Zero Data Retention (ZDR) for LLM Providers

This is a reference note based on the article "Zero Data Retention (ZDR) for LLM Providers" by Abu Bakar Siddik.

Key Takeaways

  • Zero Data Retention (ZDR) is a bundle of technical controls and contract terms ensuring customer content (prompts, outputs, files) is not stored at rest by the vendor. It is critical for enterprise adoption of LLMs in regulated sectors (Healthcare, Finance, Government) to move from experimental scripts to production systems.
  • Threat Model: ZDR mitigates risks like training data leakage, abuse monitoring retention, employee access, subpoena/legal discovery, and breaches at the provider. However, it does not mitigate risks from your own logging or prompt injection exfiltration; those require proxy-based redaction and sandboxing.
  • Approaches:
  • Self-hosted (air-gapped): Strongest privacy, open-weight only, high ops cost.
  • Self-hosted (VPC): Very strong privacy, open-weight only, medium ops cost.
  • Cloud ZDR + Private Link: Strong (contractual), frontier models, low/medium setup.
  • SaaS ZDR API: Good (contractual), frontier models, low setup.
  • Gateway with ZDR routing: Good (delegated), multi-provider, low setup.
  • Provider Policies:
  • OpenAI: ZDR/MAM requires enterprise sales approval. store parameter is always treated as false when ZDR is on.
  • Anthropic: ZDR Arrangement via enterprise contract. 7 days default retention (not for training).
  • AWS Bedrock & Fireworks AI: ZDR by default.
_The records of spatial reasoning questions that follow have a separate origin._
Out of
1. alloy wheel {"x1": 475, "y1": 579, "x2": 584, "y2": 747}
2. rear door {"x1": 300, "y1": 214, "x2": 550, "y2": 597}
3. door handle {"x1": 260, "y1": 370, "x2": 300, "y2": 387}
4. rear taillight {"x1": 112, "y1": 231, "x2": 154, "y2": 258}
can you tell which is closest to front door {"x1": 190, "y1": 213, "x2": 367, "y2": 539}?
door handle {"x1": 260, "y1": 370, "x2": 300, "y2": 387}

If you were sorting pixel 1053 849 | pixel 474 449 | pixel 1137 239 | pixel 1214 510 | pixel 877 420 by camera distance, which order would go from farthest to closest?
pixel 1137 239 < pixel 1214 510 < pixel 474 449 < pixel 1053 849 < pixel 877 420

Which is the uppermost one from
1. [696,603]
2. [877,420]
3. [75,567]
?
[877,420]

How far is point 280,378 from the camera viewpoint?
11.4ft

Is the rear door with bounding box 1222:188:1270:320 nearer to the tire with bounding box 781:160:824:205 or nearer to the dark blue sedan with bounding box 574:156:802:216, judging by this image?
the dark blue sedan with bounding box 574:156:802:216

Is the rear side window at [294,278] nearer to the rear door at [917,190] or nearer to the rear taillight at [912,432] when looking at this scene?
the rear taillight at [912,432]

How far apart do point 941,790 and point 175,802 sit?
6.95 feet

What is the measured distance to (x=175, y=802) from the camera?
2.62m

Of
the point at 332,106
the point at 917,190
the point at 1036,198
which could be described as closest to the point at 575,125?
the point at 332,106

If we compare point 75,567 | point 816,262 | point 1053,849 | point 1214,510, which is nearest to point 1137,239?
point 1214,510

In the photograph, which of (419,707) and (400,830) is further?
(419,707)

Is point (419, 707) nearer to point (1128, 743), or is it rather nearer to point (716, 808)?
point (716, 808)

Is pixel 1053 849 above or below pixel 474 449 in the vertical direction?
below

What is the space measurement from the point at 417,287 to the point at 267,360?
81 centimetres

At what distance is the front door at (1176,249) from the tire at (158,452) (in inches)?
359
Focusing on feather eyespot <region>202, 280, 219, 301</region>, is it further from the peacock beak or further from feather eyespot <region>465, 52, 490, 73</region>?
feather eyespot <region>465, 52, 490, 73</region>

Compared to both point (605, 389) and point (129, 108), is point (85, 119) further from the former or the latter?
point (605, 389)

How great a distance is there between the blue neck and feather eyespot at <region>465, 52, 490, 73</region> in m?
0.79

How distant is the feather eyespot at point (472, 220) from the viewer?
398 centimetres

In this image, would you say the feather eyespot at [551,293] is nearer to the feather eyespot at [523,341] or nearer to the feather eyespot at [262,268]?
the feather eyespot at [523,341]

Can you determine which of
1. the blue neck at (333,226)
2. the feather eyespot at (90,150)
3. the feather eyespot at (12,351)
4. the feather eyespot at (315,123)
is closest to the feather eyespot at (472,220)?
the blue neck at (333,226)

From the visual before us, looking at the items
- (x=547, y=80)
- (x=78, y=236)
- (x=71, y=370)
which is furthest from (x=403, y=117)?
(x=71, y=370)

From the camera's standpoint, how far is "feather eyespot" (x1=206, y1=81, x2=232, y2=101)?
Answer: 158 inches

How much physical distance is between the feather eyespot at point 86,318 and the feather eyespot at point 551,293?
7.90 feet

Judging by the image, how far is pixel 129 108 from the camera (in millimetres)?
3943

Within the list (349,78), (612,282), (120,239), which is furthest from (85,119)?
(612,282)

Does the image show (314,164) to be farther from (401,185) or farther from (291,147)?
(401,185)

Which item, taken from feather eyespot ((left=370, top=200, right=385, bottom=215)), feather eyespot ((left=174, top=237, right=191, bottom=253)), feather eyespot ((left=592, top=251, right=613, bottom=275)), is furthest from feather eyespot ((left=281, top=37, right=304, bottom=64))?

No prompts/completions logged without explicit opt-in.
  • Google Vertex AI: Abuse monitoring exception via support/invoiced billing.
  • OpenRouter: ZDR provider routing can be enforced per-request via provider.data_collection: "deny".
  • Compliance: For HIPAA, a BAA is required (available from Azure, AWS, Google, Anthropic Enterprise, Fireworks, Together).
  • Verification: ZDR audits require four pillars of evidence:
  • Configuration Artifacts (e.g., Azure ContentLogging=false)
  • Negative Tests (e.g., attempting to retrieve a completion should fail)
  • Environment Audit (checking proxy/logging config for PII)
  • Contractual Proof (BAA, DPA, SOC 2)

Reference Context

  • Article outlines architectural blueprints for Cloud ZDR + Private Network, Self-Hosted Production Stack, and Gateway-Based Multi-Provider ZDR.
  • Data protection beyond ZDR emphasizes early PII redaction (using Presidio, LLM Guard, AWS Bedrock Guardrails) before data leaves the network.